Innovations in Telemedicine Course

In July 2016, 14 participants started a six-week online Innovations in Telemedicine summer course from George Washington University, facilitated by an online education and support platform.

The participants were all busy professionals; four were practicing clinicians.

Teams are the key to success when bringing ideas to practice. Forming and working in such multidisciplinary innovation teams is often troublesome and time-consuming. It is stressful to select suitable teammates, challenging to find common ground, and difficult to make all pull their weight in a process already fraught with uncertainty. The platform therefore also facilitated team formation.

For the first assignment, participants submitted 10 or more telemedicine ideas. Next, we invited the participants to create projects around predefined telemedicine needs. The software matched each project with ideas and potentially interested team members.

During this project team formation phase, six projects were initiated, with 36 invitations sent to 14 participants. Most had multiple projects to choose from. Within one week, everyone joined a team, each of which consisted of at least three team members with different backgrounds (healthcare, health policy, business, and engineering). The teams were built around common interests and intrinsic motivation to address a particular problem within the telemedicine realm.

The teams would later be qualified by several participants as the “best team I ever worked in.”

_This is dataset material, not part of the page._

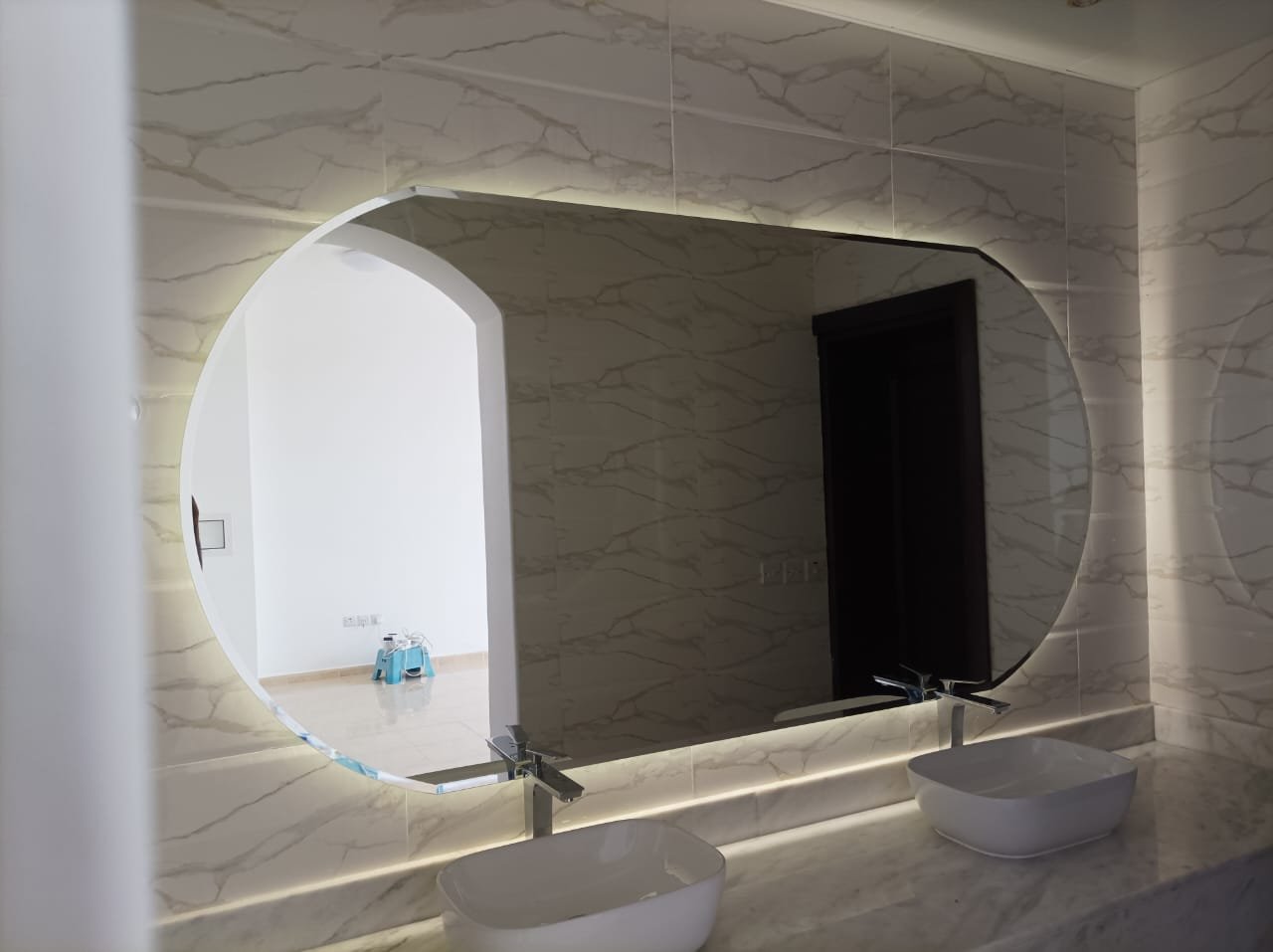Mirror Installations project image 15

Weekly progress reports kept the teams on task. They also enabled the teams to strengthen weak areas.

By the end of six weeks, four testable concepts were presented, with each concept substantiated by data. Two of the four teams concluded, based on the data gathered and the insights learned, that further pursing their concept would not be worth the time and effort.

The platform also provided insights in team learning, a factor that helps to predict the likelihood of success for the continuing teams.

Perhaps most importantly, by streamlining the ideation process the participants saved time, while aligned tasks and motivated team members helped them to be successful in exploring their innovation endeavors.

Outline for Workshop for Getting Started with Building a Sustainable Innovation Engine

  1. Welcome

  2. Outline of the strategic goals

  3. Brainstorm about all the ongoing activities and projects of the past two years that were related to achieving these strategic goals. Include formal, informal, failed, unfinished, and successful initiatives.

  4. Map all the ongoing initiatives on a portfolio grid.

  5. Identify the areas where there are too many and where there are too few initiatives.
    — Break —

  6. Discuss the results of the Healthcare Innovation Management Scan.

  7. Create small breakout groups to discuss how to improve the organization’s weakest innovation capabilities:

    • Define the two to four weakest capabilities and create breakout groups for each.

    • Select four to six representative initiatives identified under #3 to derive lessons learned and success factors.

    • Discuss lessons learned and success factors, as identified in preceding step.

    • Define what needs to be done to strengthen the capability and to enable promising initiatives to succeed, while quickly eliminating less promising ones.

    — Break —

  8. Share outcomes with group.
    — Break —

  9. Wrap up: in which a pilot project is formulated to start building toward a sustainable and humming innovation engine:

    • Define the goals of the pilot (e.g., create alignment, develop innovation process, develop education and support program, design incentives).

    • Assign teams to execute the pilot(s).

    • Define the resources the pilot(s) will receive.

    • Discuss the results the pilot(s) are to deliver, including the check-in frequency.